Reproduce the part of the retirement-readiness passage starting at "As a result, Boomers" and ending at "an intentional retirement.", keeping every word unchanged.

Text block

↓

I have been working with folks transitioning to retirement for 20 years. When I started in my career, it was the Greatest Generation retiring. Now it is all Baby Boomers.
There is a stark contrast in the financial make up of these two generations. The differences are likely related to long term shifts in American business. Trends such as outsourcing, technological advancements, and offshore manufacturing have left Boomers relying more on their own savings and less on the pensions and social security that their parents' generations were accustomed to. In the hay day of American manufacturing and the industrial revolution, the ability to live off a pension in retirement was commonplace; today it is a rarity.
Despite the gap in retirement funding between the Greatest Generation and Baby Boomers, these two generations share one strong commonality: a lack of retirement readiness. Members of these two generations are comfortable talking about “nest eggs,” “life savings,” and their “number,” but this view leaves out a lot of practical and human aspects that we simply don’t talk about enough in our society.
A financial plan is critical to creating a sense of retirement readiness due to the sense of security it brings. There is plenty of evidence that shows Boomers are more likely to have too little than too much, but the inadequacy of financial preparation becomes a crutch and excuse.
As a result, Boomers are less likely to engage in other aspects of retirement planning, such as making plans for how they want to spend their time, because they don't know if they are financially ready. The truth is that until you go through a comprehensive, practical and realistic financial planning process, you won't feel secure enough to consider the other aspects critical to having an intentional retirement.
In other words, the financial plan is the most important part of retirement planning, but it is not the only part.

↑

Data lines
↓

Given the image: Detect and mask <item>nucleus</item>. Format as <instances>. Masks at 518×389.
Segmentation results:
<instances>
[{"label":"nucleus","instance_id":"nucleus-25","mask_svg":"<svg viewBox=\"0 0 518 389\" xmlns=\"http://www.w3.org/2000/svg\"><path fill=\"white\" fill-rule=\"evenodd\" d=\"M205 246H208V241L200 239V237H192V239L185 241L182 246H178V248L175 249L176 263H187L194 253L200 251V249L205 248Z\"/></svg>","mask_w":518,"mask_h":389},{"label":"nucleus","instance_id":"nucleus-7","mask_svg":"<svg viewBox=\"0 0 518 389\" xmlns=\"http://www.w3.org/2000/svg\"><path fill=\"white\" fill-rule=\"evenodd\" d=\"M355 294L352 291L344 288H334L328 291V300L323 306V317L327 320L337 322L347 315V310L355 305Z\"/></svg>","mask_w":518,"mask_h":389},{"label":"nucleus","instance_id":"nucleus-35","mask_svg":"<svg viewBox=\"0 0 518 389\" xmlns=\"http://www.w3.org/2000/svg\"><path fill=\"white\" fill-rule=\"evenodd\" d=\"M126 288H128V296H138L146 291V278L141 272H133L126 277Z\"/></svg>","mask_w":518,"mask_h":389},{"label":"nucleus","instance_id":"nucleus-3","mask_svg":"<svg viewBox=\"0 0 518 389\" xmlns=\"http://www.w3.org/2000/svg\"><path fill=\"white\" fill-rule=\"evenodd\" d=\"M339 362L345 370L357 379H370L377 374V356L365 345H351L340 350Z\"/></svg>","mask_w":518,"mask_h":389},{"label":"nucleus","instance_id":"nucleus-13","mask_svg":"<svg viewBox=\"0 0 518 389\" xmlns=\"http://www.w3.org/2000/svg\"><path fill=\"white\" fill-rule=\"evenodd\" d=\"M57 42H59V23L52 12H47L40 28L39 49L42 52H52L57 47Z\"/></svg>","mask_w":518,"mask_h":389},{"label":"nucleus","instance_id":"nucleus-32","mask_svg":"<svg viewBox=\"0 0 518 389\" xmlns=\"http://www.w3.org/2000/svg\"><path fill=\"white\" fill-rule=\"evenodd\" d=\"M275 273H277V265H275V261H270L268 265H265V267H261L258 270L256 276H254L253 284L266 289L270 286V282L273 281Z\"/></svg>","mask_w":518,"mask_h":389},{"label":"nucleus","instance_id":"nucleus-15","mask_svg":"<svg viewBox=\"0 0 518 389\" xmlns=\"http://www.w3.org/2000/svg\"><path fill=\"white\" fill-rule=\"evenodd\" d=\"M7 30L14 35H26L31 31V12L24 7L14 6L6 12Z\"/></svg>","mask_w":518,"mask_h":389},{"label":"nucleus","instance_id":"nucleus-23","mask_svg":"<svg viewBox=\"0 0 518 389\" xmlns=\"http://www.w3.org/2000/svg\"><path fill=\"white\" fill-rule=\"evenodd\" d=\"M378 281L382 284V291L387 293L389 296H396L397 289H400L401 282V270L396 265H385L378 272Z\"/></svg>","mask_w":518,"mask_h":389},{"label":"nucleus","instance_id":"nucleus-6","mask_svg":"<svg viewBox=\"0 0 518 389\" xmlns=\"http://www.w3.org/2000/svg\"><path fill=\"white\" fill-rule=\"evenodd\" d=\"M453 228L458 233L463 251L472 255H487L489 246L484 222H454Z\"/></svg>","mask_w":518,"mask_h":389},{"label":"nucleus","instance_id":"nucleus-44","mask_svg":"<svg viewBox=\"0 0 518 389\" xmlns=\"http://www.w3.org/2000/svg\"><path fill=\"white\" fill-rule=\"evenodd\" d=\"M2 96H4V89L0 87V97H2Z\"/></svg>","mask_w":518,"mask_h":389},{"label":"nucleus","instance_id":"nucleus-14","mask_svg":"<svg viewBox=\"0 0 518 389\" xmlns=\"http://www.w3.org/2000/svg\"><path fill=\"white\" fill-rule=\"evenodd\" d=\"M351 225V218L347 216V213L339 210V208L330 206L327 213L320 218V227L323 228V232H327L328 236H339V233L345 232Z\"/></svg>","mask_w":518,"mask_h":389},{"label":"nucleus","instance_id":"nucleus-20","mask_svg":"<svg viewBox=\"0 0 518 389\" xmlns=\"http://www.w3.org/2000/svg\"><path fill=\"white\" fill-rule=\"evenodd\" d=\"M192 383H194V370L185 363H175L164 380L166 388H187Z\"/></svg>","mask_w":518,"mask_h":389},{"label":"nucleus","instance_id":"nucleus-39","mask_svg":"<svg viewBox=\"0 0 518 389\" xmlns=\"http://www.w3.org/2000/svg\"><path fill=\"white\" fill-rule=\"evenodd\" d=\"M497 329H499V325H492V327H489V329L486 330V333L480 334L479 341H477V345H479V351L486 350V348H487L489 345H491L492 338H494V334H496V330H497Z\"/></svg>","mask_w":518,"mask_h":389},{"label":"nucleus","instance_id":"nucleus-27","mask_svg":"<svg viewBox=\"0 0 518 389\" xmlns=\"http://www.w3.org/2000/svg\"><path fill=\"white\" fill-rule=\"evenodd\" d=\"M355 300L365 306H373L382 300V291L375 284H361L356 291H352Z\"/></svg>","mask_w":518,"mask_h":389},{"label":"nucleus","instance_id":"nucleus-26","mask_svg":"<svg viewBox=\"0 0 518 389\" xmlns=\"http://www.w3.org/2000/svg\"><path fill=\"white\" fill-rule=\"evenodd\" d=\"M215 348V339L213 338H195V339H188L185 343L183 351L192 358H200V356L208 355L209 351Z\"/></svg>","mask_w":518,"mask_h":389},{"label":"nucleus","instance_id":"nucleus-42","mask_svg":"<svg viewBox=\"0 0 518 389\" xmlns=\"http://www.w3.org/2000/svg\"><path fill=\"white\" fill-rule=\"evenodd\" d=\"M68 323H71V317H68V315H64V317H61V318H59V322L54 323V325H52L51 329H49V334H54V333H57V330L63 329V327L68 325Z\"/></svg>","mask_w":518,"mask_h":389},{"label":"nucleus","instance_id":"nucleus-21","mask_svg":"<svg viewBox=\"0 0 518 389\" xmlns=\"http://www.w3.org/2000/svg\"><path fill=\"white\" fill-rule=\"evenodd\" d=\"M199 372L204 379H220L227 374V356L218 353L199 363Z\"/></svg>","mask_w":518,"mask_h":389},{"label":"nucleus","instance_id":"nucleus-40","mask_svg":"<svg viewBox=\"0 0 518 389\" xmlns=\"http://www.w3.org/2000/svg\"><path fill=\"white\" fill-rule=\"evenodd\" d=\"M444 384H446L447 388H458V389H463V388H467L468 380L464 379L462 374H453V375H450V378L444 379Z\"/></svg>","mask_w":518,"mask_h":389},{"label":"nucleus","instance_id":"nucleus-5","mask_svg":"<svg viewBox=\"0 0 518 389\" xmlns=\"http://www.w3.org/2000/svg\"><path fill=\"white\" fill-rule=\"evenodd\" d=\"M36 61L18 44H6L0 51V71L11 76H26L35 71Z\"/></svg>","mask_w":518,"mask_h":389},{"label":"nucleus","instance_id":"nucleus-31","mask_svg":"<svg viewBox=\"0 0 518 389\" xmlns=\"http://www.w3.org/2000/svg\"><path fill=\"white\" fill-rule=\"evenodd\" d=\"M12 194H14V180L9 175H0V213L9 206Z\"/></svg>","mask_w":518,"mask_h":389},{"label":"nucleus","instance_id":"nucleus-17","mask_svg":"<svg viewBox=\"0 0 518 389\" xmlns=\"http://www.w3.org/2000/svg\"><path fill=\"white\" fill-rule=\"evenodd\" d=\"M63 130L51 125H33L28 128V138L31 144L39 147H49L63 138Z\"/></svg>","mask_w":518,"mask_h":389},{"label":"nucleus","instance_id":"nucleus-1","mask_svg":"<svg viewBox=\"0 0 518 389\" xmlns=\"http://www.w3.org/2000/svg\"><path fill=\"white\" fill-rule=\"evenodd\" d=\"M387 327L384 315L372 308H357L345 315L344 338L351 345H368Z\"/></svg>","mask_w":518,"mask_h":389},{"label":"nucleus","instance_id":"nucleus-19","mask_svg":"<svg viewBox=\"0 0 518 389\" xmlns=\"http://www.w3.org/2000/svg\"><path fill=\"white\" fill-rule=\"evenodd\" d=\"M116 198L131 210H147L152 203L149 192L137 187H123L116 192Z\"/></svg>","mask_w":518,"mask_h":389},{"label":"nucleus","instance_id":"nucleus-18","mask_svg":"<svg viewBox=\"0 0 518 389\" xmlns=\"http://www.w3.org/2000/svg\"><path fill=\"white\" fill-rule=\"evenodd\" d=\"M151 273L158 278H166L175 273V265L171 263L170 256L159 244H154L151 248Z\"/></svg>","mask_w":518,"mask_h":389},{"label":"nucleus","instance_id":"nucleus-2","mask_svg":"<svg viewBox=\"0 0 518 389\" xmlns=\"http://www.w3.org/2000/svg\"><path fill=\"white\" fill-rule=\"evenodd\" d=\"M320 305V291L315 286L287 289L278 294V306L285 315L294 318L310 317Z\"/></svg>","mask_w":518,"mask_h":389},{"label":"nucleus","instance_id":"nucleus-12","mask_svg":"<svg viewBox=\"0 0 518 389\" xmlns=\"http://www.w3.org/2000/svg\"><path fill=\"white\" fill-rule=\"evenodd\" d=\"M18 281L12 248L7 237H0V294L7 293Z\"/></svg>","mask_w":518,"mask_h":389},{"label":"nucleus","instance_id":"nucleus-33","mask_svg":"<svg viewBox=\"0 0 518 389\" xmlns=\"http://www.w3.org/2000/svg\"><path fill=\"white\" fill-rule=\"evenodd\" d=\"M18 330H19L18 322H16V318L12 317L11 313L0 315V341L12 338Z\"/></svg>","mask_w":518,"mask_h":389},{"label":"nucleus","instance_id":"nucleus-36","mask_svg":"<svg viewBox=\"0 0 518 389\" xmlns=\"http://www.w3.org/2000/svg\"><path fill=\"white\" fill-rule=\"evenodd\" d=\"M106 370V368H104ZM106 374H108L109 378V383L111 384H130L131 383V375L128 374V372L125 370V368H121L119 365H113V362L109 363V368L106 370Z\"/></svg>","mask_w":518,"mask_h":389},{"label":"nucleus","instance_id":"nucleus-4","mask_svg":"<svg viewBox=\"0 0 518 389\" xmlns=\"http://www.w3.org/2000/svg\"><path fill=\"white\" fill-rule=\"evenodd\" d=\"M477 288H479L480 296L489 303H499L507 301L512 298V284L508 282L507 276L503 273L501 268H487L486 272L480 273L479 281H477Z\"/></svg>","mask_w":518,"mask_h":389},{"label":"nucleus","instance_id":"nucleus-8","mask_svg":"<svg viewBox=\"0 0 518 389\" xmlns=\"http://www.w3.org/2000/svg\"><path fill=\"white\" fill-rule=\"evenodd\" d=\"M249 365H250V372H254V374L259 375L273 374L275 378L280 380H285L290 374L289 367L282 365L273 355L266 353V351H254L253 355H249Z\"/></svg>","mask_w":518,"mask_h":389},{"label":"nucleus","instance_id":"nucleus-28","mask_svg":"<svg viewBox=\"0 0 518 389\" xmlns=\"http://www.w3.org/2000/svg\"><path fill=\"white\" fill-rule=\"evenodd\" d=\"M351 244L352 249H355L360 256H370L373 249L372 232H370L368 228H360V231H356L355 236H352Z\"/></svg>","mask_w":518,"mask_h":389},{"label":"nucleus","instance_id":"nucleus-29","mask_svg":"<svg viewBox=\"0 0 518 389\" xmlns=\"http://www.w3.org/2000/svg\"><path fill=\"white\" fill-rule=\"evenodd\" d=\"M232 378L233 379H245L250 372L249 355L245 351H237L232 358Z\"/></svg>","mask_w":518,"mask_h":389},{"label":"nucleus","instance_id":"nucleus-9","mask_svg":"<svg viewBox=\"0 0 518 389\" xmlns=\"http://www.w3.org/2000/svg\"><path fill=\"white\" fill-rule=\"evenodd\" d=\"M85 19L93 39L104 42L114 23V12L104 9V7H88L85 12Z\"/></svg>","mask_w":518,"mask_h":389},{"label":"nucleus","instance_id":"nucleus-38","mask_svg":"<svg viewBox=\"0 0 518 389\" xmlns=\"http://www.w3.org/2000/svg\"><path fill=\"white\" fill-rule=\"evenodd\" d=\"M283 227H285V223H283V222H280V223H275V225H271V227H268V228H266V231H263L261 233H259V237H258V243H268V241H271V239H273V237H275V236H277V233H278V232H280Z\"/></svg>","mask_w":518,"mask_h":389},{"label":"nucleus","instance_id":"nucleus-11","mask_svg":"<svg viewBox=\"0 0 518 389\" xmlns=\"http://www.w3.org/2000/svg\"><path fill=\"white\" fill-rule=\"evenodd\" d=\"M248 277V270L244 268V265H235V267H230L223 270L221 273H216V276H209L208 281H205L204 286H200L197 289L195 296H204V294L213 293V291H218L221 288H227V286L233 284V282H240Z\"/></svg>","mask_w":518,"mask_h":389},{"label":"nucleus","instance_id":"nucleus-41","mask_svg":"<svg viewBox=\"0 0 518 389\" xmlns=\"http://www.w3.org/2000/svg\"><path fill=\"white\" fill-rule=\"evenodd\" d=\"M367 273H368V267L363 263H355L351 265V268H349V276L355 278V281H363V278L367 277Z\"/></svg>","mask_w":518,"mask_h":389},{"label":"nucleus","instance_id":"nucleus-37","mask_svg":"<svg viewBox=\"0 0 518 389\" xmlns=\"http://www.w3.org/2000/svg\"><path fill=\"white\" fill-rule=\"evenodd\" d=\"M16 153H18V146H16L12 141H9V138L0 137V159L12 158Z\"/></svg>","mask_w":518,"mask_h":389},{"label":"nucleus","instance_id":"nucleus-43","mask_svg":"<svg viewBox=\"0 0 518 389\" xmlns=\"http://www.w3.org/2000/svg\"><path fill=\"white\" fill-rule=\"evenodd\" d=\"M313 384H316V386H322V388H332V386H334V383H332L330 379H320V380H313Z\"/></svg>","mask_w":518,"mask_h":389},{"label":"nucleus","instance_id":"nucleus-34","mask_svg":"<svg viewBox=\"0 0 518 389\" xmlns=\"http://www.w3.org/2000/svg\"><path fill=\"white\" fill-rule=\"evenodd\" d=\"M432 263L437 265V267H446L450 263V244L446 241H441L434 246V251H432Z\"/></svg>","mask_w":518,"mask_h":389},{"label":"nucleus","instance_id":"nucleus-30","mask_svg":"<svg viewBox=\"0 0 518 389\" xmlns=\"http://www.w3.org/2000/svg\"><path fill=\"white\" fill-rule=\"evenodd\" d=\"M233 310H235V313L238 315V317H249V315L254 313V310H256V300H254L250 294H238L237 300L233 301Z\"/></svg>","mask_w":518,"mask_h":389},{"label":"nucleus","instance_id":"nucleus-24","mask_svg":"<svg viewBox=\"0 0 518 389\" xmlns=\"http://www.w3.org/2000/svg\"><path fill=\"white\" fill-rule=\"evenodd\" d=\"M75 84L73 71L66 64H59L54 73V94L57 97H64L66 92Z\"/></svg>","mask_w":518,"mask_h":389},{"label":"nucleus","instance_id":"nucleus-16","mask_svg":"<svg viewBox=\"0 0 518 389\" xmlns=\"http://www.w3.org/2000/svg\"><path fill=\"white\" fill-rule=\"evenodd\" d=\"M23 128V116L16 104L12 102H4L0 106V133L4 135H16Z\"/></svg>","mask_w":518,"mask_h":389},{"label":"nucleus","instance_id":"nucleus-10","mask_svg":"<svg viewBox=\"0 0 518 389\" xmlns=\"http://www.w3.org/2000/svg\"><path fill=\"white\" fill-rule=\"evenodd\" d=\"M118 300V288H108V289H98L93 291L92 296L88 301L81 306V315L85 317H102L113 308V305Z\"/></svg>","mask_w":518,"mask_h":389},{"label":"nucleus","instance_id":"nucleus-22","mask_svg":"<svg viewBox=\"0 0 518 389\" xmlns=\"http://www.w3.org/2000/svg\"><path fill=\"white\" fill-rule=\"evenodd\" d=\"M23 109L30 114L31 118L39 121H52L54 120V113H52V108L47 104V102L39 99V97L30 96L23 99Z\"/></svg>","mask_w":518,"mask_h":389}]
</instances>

↑

Exercise response
As a result, Boomers are less likely to engage in other aspects of retirement planning, such as making plans for how they want to spend their time, because they don't know if they are financially ready. The truth is that until you go through a comprehensive, practical and realistic financial planning process, you won't feel secure enough to consider the other aspects critical to having an intentional retirement.